Wednesday, 13 July 2022

Joint Oireachtas Committee on European Union Affairs

Food Security in the European Union: European Commission for Agriculture and Rural Development

Mr. Michael Scannell:

I will answer the first question as I did not touch on it earlier, regarding conditionality in the €500 million package announced on 23 March. That amount can be, and in most cases was, accompanied by twice as much from national funds so €1.5 billion in total. Yes, there is conditionality. Essentially member states are expected to target those farmers most directly impacted by rising input costs, included fertiliser costs in particular. We already have reports from members states on who they targeted accordingly. It was mostly those in the livestock industry because they were very hard hit by very sharp increases in animal feed costs. Cereals producers on the other hand, even though fertiliser and energy costs have risen sharply, benefited from even sharper increases in producer prices. By and large, the livestock sector seemed to have been the biggest beneficiary across all the member states. We will produce a report in due course on the overall take-up etc. The conditionality requirements left much of the flexibility to the member states. Frankly, we in the Commission are around a long time and we accept the situation varies enormously from one member state to another, from one sector to another, and indeed even within sectors.

We accept that the situation varies enormously from one member state to another, from one sector to another and even within sectors. There is no single one-size-fits-all approach. Member states have to be given sufficient flexibility to allow them to target who is most deserving of support. I have heard nothing to suggest that they have abused that flexibility. Hopefully I will not be disappointed when we get around to checking how they spent it.

On the issue of how we reorient our systems, Ireland was mentioned specifically. It comes back to the CAP strategic plan, which is perhaps the single biggest reform of the CAP. We are giving member states the flexibility to design their own agrifood production systems within the framework of the CAP, adapted to their own needs and challenges. That includes climate change and sustainability. Deputy Calleary would be familiar with this from his time as Minister for Agriculture, Food and the Marine. Ireland has in its own hands the instruments to design a system that is fit for Ireland. We in the Commission have an obligation to ensure that conforms to the overall structure and is consistent and coherent with what other member states are doing. There is an obligation on all of us to ensure it fits in within the wider Green Deal, Farm to Fork, Fit for 55 objectives, that is, creating a sustainable agrifood production system that will keep us fed without excessive contributions to greenhouse gas emissions. That is a big challenge but it has to be met because if we fail on that at member state level or EU level, the consequences will be huge, including for food production. Food sustainability and food security are not opposites. They are entirely complementary to one another. If we fail at one we will fail at the other.

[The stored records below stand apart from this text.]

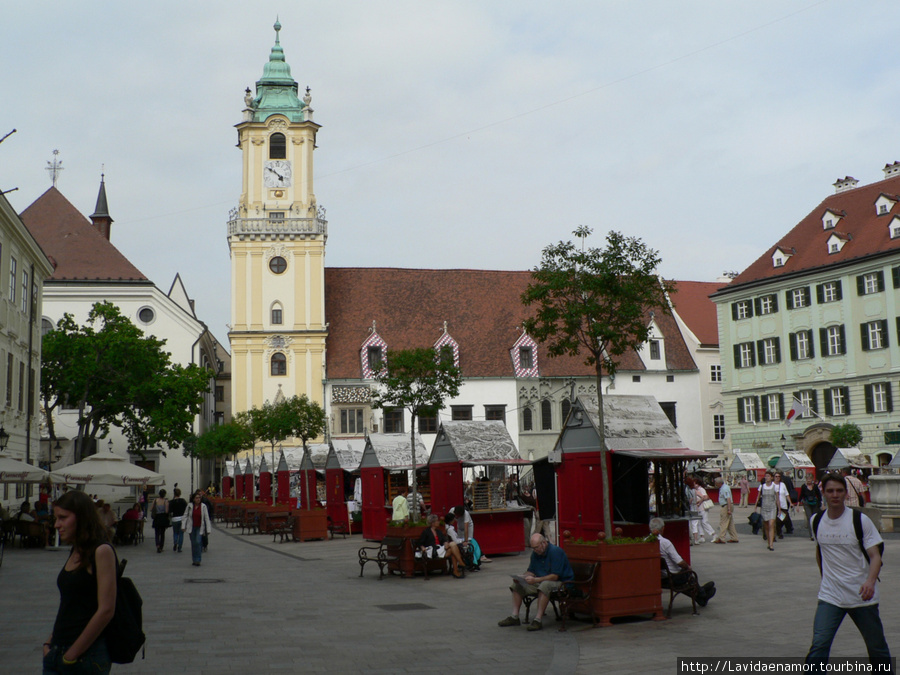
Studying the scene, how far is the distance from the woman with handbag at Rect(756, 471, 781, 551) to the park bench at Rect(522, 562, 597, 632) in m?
11.0

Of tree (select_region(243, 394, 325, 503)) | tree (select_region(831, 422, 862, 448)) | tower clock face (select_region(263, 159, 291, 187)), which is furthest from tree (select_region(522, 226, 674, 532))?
tower clock face (select_region(263, 159, 291, 187))

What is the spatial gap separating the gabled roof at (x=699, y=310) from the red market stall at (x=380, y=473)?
1629 inches

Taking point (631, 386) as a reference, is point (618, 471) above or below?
below

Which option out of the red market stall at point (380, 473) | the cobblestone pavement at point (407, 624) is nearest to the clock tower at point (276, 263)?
the red market stall at point (380, 473)

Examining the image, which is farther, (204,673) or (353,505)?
(353,505)

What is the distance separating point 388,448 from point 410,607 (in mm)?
16549

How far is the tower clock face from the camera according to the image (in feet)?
217

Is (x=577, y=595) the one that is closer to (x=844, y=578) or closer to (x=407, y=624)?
(x=407, y=624)

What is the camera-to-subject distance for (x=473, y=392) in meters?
65.0

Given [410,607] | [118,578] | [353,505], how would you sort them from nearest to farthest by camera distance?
[118,578], [410,607], [353,505]

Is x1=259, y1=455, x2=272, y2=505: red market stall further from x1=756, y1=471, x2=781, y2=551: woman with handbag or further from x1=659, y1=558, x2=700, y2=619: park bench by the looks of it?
x1=659, y1=558, x2=700, y2=619: park bench

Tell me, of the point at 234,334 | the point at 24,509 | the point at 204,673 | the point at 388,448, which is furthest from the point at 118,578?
the point at 234,334

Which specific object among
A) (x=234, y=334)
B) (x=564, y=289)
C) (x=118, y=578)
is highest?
(x=234, y=334)

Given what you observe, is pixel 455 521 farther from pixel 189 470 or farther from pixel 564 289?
pixel 189 470
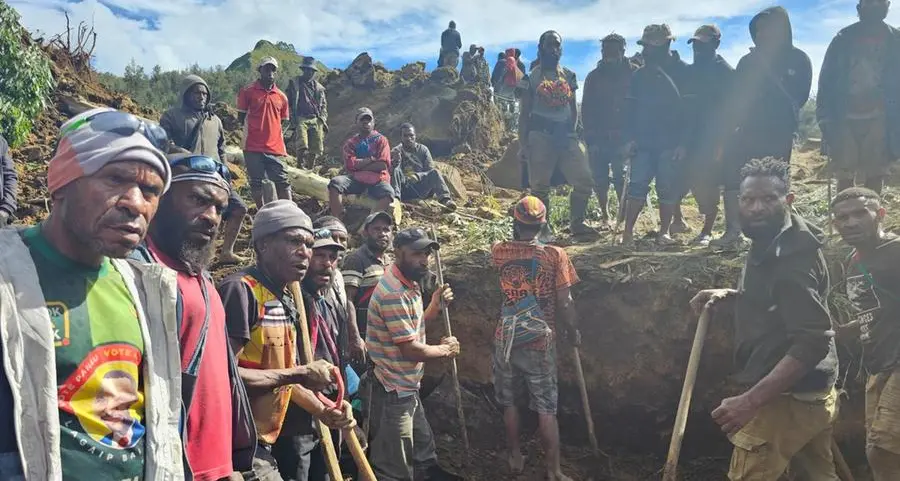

On the message to hill farmers and suckler farmers, the big strength of those sectors in terms of CAP sustainability is that, apart from contributing to food supply, they are extremely rich in their contribution to biodiversity and rural development. Sustainability is not only about economics. We would stress this. There are three pillars, namely, the economic, the social and the environmental. These sectors contribute hugely to the social and environmental pillars, as well as the quality dimension. If I were working in any of these sectors I would be very proud of what I was doing. They should be proud and they should be supported in what they are doing. Sometimes they feel they are being ignored but that is not the case and should not be the case. That would be a big mistake.

Regarding what single issue would help, I already mentioned stopping the war in Ukraine. That would help hugely. Putting that aside, the answer is innovation, basically. Unless our agrifood production systems and our society in general become much more innovative in how we deal with and use energy, find alternatives and deal with climate change, we are going to be in huge trouble. The CAP reform puts a very heavy stress on innovation because traditionally and historically it is always innovation that has come to the rescue. If we are to move to systems that use less fertiliser and fewer plant protection products, we are going to have to find new technologies that allow us to meet these objectives. In other words, we need innovation.